▶ Task prompt: Please copy out the passage below on dental hygiene preceptorship in full, word for word.

▶ Source passage:

------------------------------------------------------------

I was born and raised in Chattanooga, Tenn., a neighbor to Alabama. I graduated from the University of Tennessee in Memphis in 1972. Preceptorship was a real issue to us there. I recall the Fraleys, a family of four who traveled to our dental office in Chattanooga on a regular basis from Ft. Payne, Ala. At that time, this was a distance of about 11/2 hours one way. Surely, Ft. Payne had at least one dentist! One can only guess why they would travel that far for their dental care.
I am opposed to preceptorship for reasons such as you pointed out (April 1999 issue). The University of Tennessee required dental hygiene students to complete 75 prophylaxis patients prior to graduation. I was told that a dental student only had to complete five! If this were the case, what would give him (or her) the experience to "teach" this skill to someone else?
Let`s hope the information I was given is incorrect!
I feel dental hygiene is moving forward in most states and has competent dentists backing its educational advancement. As with any professional organization, you always have a group of radicals who can`t see their nose before them. In dentistry perhaps this group is either power hungry, or possibly just plain scared of the direction dentistry is taking as a result of the influence the third-party payers (insurance companies) have on their profits.
At any rate, this fraction of the group is responsible for the desperate measures being taken to try to "rein-in" the dental hygiene profession. And, yes, dentists are dropping their memberships in ADA as a result of them.

------------------------------------------------------------

(Dataset entries)
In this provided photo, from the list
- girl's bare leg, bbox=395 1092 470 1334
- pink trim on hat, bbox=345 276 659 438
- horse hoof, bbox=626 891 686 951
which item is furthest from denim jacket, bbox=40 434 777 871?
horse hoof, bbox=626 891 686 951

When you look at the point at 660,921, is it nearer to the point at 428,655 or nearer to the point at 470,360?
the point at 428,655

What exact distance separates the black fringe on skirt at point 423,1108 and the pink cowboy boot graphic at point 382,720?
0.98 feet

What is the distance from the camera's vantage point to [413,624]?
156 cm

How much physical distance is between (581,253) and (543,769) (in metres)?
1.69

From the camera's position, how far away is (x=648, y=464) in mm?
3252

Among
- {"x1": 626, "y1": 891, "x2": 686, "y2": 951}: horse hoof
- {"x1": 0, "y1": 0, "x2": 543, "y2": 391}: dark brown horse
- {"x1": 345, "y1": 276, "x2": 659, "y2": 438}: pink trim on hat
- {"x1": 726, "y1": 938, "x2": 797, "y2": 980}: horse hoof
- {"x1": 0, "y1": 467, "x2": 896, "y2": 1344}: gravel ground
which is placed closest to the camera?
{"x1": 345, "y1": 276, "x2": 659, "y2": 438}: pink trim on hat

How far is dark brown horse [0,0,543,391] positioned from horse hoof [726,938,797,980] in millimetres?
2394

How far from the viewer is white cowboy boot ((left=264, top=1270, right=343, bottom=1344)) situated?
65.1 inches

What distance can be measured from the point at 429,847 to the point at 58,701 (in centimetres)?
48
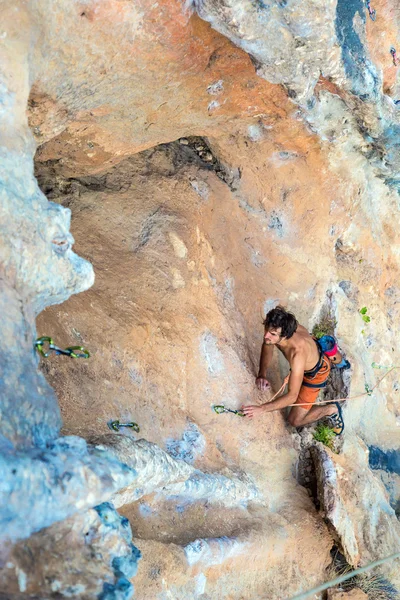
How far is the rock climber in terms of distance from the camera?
3.95 meters

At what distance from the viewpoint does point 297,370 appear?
4.16 meters

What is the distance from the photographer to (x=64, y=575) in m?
1.74

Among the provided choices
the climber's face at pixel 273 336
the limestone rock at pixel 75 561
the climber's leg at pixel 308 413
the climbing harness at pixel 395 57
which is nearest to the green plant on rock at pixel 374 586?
the climber's leg at pixel 308 413

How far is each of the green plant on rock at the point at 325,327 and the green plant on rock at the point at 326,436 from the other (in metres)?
0.90

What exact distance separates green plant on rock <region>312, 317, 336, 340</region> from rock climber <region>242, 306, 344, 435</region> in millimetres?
519

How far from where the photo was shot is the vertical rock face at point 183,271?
6.33ft

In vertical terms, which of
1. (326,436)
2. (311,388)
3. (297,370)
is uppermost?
(297,370)

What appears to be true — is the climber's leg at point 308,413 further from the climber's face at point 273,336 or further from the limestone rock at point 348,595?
the limestone rock at point 348,595

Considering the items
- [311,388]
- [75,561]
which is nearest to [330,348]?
[311,388]

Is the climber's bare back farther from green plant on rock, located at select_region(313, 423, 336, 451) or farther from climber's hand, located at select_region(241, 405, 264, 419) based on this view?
green plant on rock, located at select_region(313, 423, 336, 451)

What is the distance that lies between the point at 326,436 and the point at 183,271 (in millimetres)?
1980

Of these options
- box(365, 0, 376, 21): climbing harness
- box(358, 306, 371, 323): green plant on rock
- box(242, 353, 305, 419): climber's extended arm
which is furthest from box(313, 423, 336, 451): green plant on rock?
box(365, 0, 376, 21): climbing harness

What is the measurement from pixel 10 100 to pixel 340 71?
2.23 m

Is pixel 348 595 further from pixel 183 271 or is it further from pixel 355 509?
pixel 183 271
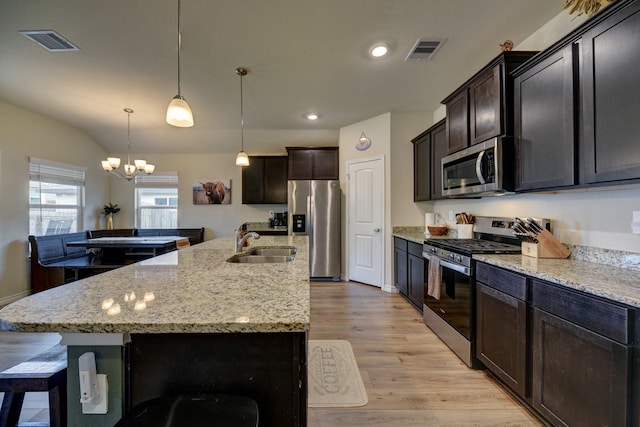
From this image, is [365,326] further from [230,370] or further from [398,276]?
[230,370]

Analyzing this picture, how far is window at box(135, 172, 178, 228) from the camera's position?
18.5 ft

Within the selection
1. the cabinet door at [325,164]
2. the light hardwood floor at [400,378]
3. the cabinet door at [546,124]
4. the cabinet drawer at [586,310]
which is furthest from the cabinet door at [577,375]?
the cabinet door at [325,164]

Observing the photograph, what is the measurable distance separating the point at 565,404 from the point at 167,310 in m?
1.88

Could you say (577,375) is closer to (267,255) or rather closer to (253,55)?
(267,255)

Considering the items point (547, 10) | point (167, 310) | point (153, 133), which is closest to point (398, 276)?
point (547, 10)

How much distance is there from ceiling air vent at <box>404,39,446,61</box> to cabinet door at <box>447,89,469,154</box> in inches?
18.6

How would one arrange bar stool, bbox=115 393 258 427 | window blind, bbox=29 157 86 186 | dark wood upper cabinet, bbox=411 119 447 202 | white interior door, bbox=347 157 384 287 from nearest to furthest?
bar stool, bbox=115 393 258 427
dark wood upper cabinet, bbox=411 119 447 202
window blind, bbox=29 157 86 186
white interior door, bbox=347 157 384 287

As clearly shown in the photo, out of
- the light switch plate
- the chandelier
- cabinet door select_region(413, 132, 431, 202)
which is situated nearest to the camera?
the light switch plate

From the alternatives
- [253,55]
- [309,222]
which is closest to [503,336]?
[253,55]

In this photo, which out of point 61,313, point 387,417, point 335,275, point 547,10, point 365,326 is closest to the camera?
point 61,313

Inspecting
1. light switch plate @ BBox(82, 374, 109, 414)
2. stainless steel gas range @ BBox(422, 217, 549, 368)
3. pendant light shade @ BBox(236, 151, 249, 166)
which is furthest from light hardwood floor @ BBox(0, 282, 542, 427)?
pendant light shade @ BBox(236, 151, 249, 166)

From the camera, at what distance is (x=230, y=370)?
33.0 inches

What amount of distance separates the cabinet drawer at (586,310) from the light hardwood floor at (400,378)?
769 mm

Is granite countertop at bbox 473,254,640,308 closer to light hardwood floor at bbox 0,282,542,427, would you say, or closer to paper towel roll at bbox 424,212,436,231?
light hardwood floor at bbox 0,282,542,427
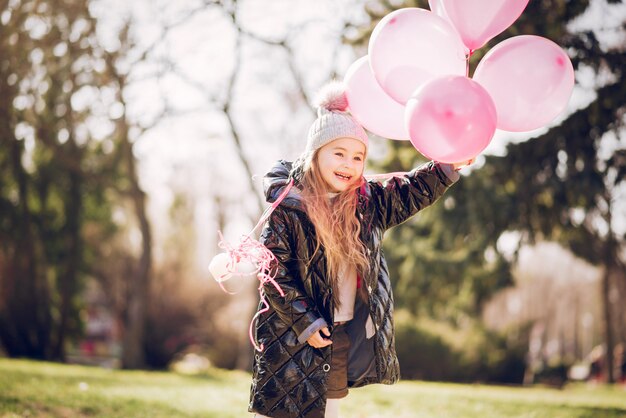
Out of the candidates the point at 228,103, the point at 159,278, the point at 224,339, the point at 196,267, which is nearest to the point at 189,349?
the point at 224,339

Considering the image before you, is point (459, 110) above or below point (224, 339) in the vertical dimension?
above

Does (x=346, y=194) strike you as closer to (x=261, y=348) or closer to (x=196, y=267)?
(x=261, y=348)

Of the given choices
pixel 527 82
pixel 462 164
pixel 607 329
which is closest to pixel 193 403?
pixel 462 164

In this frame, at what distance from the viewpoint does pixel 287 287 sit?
2.74m

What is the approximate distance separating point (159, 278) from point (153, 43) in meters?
7.43

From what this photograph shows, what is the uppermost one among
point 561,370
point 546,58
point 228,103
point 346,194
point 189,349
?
point 228,103

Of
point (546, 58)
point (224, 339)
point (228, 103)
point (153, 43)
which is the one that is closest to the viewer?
point (546, 58)

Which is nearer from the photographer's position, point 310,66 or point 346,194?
point 346,194

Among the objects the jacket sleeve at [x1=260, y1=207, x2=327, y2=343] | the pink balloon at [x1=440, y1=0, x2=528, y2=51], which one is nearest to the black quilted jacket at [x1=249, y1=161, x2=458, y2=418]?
the jacket sleeve at [x1=260, y1=207, x2=327, y2=343]

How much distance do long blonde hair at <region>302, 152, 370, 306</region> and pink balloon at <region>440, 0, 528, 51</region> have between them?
0.98 meters

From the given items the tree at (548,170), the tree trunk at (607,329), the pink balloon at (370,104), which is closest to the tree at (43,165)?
the tree at (548,170)

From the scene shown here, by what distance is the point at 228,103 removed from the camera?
41.1ft

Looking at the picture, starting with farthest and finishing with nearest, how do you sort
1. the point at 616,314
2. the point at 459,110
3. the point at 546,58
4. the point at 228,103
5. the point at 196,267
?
the point at 616,314 < the point at 196,267 < the point at 228,103 < the point at 546,58 < the point at 459,110

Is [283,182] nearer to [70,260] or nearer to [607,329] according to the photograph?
[70,260]
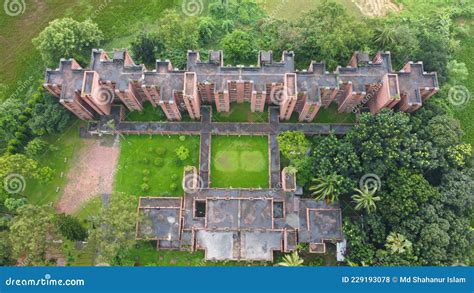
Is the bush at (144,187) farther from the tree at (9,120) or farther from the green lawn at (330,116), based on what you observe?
the green lawn at (330,116)

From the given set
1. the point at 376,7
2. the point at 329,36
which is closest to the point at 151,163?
the point at 329,36

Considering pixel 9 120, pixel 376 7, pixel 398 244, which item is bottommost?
pixel 398 244

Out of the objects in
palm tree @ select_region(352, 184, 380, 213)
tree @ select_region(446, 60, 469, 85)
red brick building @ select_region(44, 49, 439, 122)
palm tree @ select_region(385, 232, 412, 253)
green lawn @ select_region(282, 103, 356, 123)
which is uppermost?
tree @ select_region(446, 60, 469, 85)

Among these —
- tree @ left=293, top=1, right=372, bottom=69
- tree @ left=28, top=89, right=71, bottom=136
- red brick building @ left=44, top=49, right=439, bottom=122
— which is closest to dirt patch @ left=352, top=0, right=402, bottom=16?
tree @ left=293, top=1, right=372, bottom=69

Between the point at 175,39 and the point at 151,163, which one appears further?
the point at 175,39

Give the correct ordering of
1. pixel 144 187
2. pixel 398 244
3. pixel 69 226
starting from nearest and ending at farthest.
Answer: pixel 398 244 → pixel 69 226 → pixel 144 187

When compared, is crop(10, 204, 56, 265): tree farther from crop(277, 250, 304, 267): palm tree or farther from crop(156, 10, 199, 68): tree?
crop(277, 250, 304, 267): palm tree

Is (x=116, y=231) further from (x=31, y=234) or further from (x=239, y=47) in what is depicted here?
(x=239, y=47)
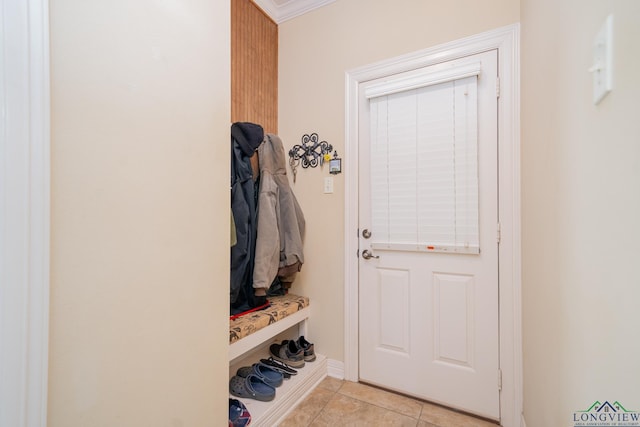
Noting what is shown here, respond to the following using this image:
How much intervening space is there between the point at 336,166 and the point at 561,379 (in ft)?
4.99

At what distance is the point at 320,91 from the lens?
204cm

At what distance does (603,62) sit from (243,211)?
1.56 metres

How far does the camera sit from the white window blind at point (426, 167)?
1579 mm

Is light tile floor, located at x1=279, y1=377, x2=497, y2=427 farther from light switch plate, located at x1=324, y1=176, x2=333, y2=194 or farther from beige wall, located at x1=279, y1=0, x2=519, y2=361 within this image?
light switch plate, located at x1=324, y1=176, x2=333, y2=194

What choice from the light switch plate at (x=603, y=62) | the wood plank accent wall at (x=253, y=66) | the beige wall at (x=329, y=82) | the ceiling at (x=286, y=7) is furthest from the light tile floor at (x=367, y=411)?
the ceiling at (x=286, y=7)

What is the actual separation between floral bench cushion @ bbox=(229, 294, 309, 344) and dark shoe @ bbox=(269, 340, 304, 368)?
28 centimetres

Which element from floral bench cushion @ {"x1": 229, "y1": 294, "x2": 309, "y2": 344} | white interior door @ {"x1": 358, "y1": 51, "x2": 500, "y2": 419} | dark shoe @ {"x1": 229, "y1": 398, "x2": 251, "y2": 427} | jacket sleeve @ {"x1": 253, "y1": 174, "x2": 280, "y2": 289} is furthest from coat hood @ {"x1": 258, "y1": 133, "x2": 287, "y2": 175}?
dark shoe @ {"x1": 229, "y1": 398, "x2": 251, "y2": 427}

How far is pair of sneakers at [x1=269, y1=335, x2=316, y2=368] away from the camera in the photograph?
1.85 metres

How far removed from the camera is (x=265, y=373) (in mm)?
1650

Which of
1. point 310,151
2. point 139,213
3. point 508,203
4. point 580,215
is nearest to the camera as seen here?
point 580,215

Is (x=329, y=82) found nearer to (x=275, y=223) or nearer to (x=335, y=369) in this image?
(x=275, y=223)

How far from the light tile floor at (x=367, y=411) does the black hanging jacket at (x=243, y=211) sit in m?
0.69

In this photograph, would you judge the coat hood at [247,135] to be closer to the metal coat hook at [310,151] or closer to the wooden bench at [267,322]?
the metal coat hook at [310,151]

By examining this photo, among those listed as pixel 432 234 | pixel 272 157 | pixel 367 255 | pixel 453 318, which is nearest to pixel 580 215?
pixel 432 234
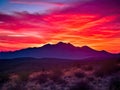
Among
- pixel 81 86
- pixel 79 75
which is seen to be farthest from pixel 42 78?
pixel 81 86

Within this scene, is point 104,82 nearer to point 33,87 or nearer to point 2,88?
point 33,87

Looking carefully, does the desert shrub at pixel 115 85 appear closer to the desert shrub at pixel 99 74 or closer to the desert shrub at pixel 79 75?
the desert shrub at pixel 99 74

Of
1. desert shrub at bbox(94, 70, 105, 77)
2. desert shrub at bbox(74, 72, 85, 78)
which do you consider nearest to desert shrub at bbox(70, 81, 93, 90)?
desert shrub at bbox(94, 70, 105, 77)

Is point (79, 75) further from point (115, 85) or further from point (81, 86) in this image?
point (115, 85)

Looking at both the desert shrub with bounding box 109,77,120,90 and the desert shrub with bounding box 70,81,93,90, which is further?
the desert shrub with bounding box 70,81,93,90

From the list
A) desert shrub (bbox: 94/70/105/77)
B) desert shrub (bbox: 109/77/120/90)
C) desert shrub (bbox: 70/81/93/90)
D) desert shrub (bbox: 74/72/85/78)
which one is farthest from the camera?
desert shrub (bbox: 74/72/85/78)

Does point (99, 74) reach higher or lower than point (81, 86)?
higher

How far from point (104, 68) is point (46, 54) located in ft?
447

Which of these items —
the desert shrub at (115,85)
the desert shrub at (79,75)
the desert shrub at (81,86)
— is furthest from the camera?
the desert shrub at (79,75)

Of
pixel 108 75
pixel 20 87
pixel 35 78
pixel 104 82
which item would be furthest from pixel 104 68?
pixel 20 87

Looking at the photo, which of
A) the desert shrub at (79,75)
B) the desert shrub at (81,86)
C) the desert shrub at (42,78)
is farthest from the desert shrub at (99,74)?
the desert shrub at (81,86)

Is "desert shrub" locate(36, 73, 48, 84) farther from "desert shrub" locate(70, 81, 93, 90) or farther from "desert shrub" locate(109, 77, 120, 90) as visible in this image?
"desert shrub" locate(109, 77, 120, 90)

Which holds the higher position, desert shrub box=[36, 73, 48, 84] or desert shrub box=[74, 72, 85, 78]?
desert shrub box=[74, 72, 85, 78]

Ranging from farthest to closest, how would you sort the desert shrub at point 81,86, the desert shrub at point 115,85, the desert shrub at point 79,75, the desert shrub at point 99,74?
the desert shrub at point 79,75 < the desert shrub at point 99,74 < the desert shrub at point 81,86 < the desert shrub at point 115,85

------------------------------------------------------------

▶ Answer box:
I was born and raised in Chattanooga, Tenn., a neighbor to Alabama. I graduated from the University of Tennessee in Memphis in 1972. Preceptorship was a real issue to us there. I recall the Fraleys, a family of four who traveled to our dental office in Chattanooga on a regular basis from Ft. Payne, Ala. At that time, this was a distance of about 11/2 hours one way. Surely, Ft. Payne had at least one dentist! One can only guess why they would travel that far for their dental care.
I am opposed to preceptorship for reasons such as you pointed out (April 1999 issue). The University of Tennessee required dental hygiene students to complete 75 prophylaxis patients prior to graduation. I was told that a dental student only had to complete five! If this were the case, what would give him (or her) the experience to "teach" this skill to someone else?
Let`s hope the information I was given is incorrect!
I feel dental hygiene is moving forward in most states and has competent dentists backing its educational advancement. As with any professional organization, you always have a group of radicals who can`t see their nose before them. In dentistry perhaps this group is either power hungry, or possibly just plain scared of the direction dentistry is taking as a result of the influence the third-party payers (insurance companies) have on their profits.
At any rate, this fraction of the group is responsible for the desperate measures being taken to try to "rein-in" the dental hygiene profession. And, yes, dentists are dropping their memberships in ADA as a result of them.